Instructions to follow: Could you retype the listing below line for line, without changing a single character?

*-*-*

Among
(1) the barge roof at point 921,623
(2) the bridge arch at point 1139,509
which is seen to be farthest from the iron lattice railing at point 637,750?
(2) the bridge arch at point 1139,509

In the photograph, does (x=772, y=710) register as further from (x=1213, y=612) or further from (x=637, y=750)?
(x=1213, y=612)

*-*-*

The answer:
Among
(1) the barge roof at point 921,623
(2) the bridge arch at point 1139,509
which is seen to be farthest from the iron lattice railing at point 637,750?
(2) the bridge arch at point 1139,509

In the photograph, does (x=772, y=710) register as further from (x=1213, y=612) or further from (x=637, y=750)?
(x=1213, y=612)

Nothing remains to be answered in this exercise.